🤖✨ Jarvis 2.0

Jarvis 2.0 is a next-generation multimodal conversational AI assistant 🗣️, designed for real-time ⚡, low-latency, and emotionally intelligent ❤️ interaction.

This project integrates 🔗 the high-performance, websocket-based audio streaming 🌊 architecture of Unmute with the powerful audio-language reasoning 🦩 of Audio Flamingo 3.

We utilize Unmute's robust Voice Activity Detection (VAD) 🎙️ and its integration with Kyutai's STT/TTS models to create a seamless, responsive conversational pipeline. Instead of a standard text LLM, Jarvis 2.0 uses Nvidia's Audio Flamingo 3 as its central "brain" 🧠, allowing for a deeper understanding 👂 of not just what is said, but how it's said.

⚙️ How It Works

Jarvis 2.0 functions by creating a real-time, bidirectional audio stream 🔄🔊 between the user and the AI.

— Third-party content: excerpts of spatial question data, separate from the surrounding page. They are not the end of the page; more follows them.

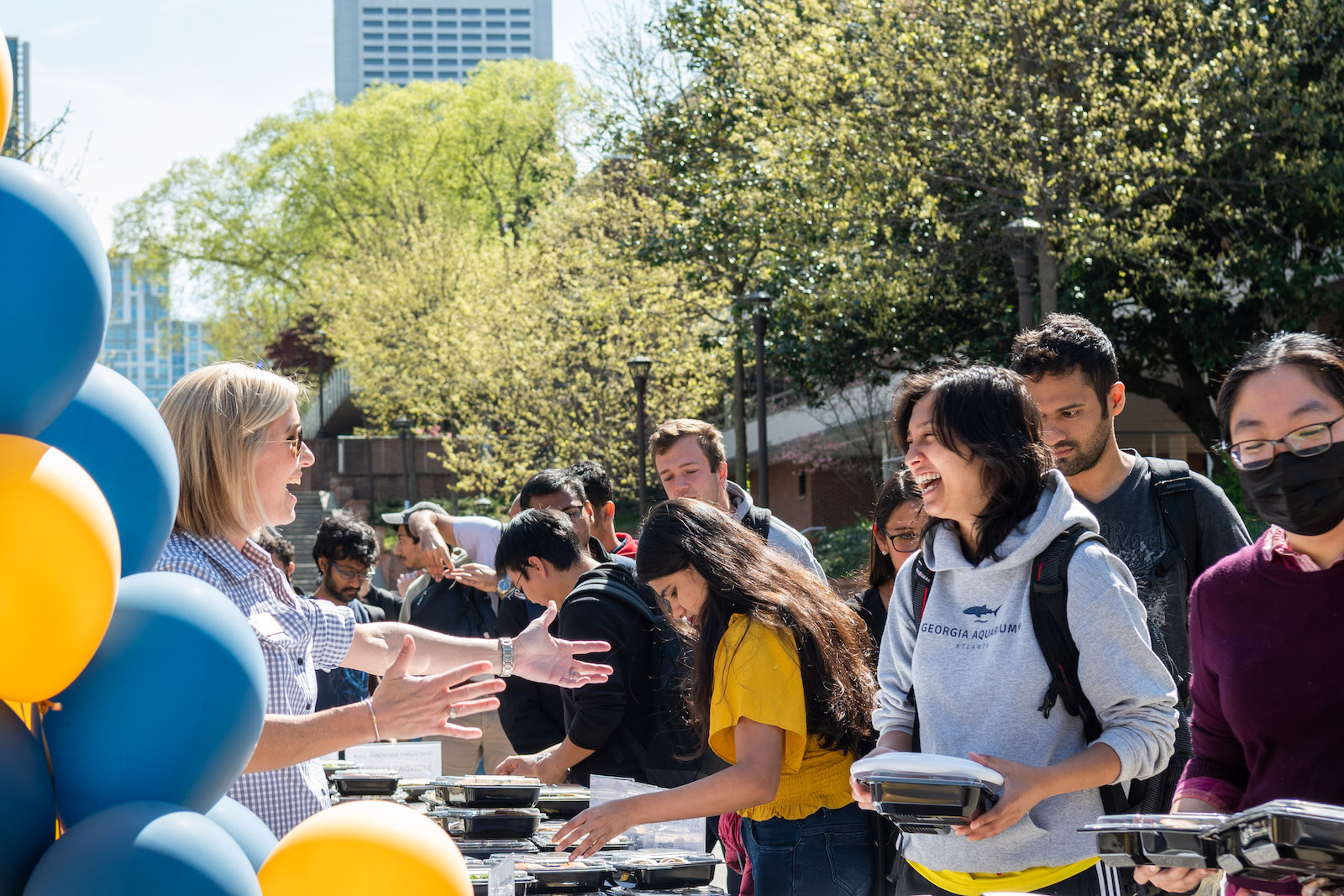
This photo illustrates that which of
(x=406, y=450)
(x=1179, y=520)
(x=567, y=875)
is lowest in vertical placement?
(x=567, y=875)

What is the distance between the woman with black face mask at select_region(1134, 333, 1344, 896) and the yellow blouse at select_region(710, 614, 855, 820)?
→ 105cm

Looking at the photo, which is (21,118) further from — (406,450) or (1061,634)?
(406,450)

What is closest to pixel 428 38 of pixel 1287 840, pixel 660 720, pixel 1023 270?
pixel 1023 270

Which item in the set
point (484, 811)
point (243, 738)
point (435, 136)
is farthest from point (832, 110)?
point (435, 136)

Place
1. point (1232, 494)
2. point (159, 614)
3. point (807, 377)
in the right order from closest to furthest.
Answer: point (159, 614) → point (1232, 494) → point (807, 377)

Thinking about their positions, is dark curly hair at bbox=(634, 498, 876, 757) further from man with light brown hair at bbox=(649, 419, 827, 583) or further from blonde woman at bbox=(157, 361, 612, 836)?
man with light brown hair at bbox=(649, 419, 827, 583)

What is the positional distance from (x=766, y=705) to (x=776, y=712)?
0.10 ft

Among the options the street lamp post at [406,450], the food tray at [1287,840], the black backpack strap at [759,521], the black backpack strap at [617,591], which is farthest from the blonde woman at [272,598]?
the street lamp post at [406,450]

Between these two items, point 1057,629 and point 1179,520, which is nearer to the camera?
point 1057,629

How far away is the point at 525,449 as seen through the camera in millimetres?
27406

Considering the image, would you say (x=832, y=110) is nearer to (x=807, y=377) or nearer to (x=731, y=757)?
(x=807, y=377)

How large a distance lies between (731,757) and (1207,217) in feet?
46.6

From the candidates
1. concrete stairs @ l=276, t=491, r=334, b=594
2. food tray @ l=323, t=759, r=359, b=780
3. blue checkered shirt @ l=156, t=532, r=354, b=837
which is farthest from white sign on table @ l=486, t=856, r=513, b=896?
concrete stairs @ l=276, t=491, r=334, b=594

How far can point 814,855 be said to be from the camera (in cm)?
338
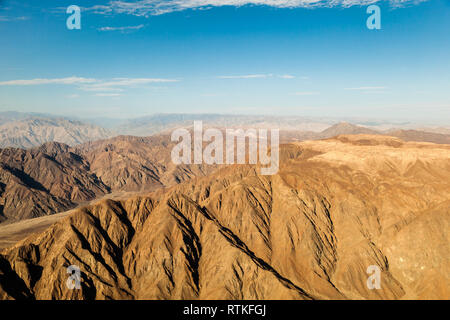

VAD & Streaming: 🎤 The frontend captures user audio and, using Unmute's VAD implementation, streams it over a websocket 🕸️ to the backend as the user speaks.
Transcription: ✍️ The backend forwards this audio to Kyutai's Speech-to-Text (STT) model, which generates a live transcription.
Core Reasoning: 💡 The transcribed text is sent to the Audio Flamingo 3 🦩 model. This advanced Audio-Language Model (ALM) generates a context-aware, nuanced, and intelligent response.
Speech Synthesis: 🗣️ The text response from Audio Flamingo 3 is streamed, as it's generated, to Kyutai's Text-to-Speech (TTS) model.
Response: 🎧 The TTS model generates audio, which is streamed back to the user's browser 💻, enabling a fluid, low-latency conversation.

graph LR
    UVI[User Voice Input] --> F(Frontend)
    F -->|Audio File| B(Backend)
    B <-->|WEB SOCKET| STT(STT)
    B <-->|WEB SOCKET| TTS(TTS)
    B <-->|HTTP| AF3(AF3)
    B <--> LLM(LLM)
    LLM <--> SDK(OpenAI Agent SDK)
    SDK <--> TC(Tool Calling)

🌟 Features

⚡ Extremely Low Latency: Built on Unmute's architecture, streaming STT, LLM, and TTS tokens simultaneously for lower time-to-first-word."
🧠 Advanced AI Reasoning: Powered by Audio Flamingo 3 🦩, providing state-of-the-art responses.
🌊 Real-time Streaming: Full-duplex audio transport over websockets.
🎙️ Robust VAD: Intelligently detects end-of-speech or natural spaces to provide a natural turn-taking experience.
🧩 Modular: Easily swap out the core model (Audio Flamingo 3) for other backends like GPT-4o, Ollama, or Mistral.
👂 Spatial & Emotion Detection: The core model (Audio Flamingo 3) understands audio and is able to detect the surrounding environment 🌍 and the user's tone 😄😢 from the input audio, something which has not yet been achieved by other open source models.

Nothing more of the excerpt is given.